A basketful of economic uncertainty leaves planners scrambling.
It's worth recalling from Aesop's story that when
the couple sat down to slaughter their goose that laid golden eggs,
they were hoping their fecund fowl might have golden guts, too. Turns
out it didn't. With no eggs left, what then? Eat the principal?
Many retirees today worry about the inevitability of
having to do exactly that, since they're in a market with less income
to crack open. After all, the ten-year bond is at 4.76% and stocks are
volatile, and, in some people's minds, the economy may be even ready
for another recession. These bare trees make it difficult to juice the
market for the 4% to 5% in income retirees expect from their portfolios
to live happily ever.
No one scoffed at the idea of eating into principal
in the 1990s, when the portfolios were practically sweating
double-digit returns. But now that game has changed.
"Maybe six or seven years ago you had a line of
thinking that people should just go for the gold and manufacture income
by redeeming whatever percentage you need to live on each
year-somewhere between 5% to 10%-and the appreciation of the growth
portfolio would take care of the income needs," says Brian McMahon,
president and CIO of Thornburg Investment Management in Santa Fe, N.M.
"Of course, what happened between 2000 and 2002 is that if you had a
$100,000 portfolio, it got cut to $60,000 or $70,000. Maybe it's down
to $50,000. Anybody who lived through that realized in short order that
it was not a viable plan."

* TASK: Transcribe the part of the retirement income text starting at "It's worth recalling" and ending at "live happily ever.".

* SOURCE INFORMATION:
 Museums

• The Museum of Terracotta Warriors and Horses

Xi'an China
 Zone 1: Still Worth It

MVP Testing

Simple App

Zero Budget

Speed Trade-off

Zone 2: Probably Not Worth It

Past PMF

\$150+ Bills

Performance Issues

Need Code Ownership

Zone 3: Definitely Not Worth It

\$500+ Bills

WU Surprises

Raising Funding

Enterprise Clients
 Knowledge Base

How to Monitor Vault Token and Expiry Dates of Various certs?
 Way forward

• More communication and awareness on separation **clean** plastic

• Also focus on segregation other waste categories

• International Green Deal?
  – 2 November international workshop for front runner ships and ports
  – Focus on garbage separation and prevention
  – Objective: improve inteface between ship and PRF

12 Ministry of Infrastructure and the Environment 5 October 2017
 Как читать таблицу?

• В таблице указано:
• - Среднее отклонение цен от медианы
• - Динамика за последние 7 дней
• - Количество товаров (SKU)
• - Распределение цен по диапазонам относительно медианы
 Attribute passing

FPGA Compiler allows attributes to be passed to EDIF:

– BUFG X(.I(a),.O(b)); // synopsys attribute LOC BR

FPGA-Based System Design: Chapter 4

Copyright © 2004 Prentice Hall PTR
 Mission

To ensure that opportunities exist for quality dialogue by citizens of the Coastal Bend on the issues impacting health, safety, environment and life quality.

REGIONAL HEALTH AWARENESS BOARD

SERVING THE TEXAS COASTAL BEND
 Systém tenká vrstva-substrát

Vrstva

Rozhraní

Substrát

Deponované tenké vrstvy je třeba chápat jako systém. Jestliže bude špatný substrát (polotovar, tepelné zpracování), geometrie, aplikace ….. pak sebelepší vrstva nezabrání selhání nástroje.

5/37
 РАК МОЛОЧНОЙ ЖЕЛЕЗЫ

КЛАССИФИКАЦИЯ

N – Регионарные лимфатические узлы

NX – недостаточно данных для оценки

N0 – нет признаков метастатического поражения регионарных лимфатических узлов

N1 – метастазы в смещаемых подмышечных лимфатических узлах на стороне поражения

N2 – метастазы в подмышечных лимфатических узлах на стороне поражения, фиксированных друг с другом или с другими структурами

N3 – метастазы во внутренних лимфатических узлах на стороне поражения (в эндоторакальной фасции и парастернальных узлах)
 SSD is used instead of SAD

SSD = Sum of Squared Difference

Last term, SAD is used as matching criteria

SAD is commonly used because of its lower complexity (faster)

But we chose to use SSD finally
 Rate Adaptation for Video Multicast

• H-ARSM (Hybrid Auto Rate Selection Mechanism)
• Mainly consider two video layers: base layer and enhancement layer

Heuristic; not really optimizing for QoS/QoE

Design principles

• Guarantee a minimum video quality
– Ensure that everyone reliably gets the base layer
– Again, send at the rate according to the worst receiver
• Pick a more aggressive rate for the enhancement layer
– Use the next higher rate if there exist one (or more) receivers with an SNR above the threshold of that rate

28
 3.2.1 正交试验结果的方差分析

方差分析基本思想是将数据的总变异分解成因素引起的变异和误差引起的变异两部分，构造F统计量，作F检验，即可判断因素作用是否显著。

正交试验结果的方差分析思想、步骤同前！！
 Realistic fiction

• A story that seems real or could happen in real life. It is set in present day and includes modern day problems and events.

* SOLUTION FOR THIS TASK:
It's worth recalling from Aesop's story that when
the couple sat down to slaughter their goose that laid golden eggs,
they were hoping their fecund fowl might have golden guts, too. Turns
out it didn't. With no eggs left, what then? Eat the principal?
Many retirees today worry about the inevitability of
having to do exactly that, since they're in a market with less income
to crack open. After all, the ten-year bond is at 4.76% and stocks are
volatile, and, in some people's minds, the economy may be even ready
for another recession. These bare trees make it difficult to juice the
market for the 4% to 5% in income retirees expect from their portfolios
to live happily ever.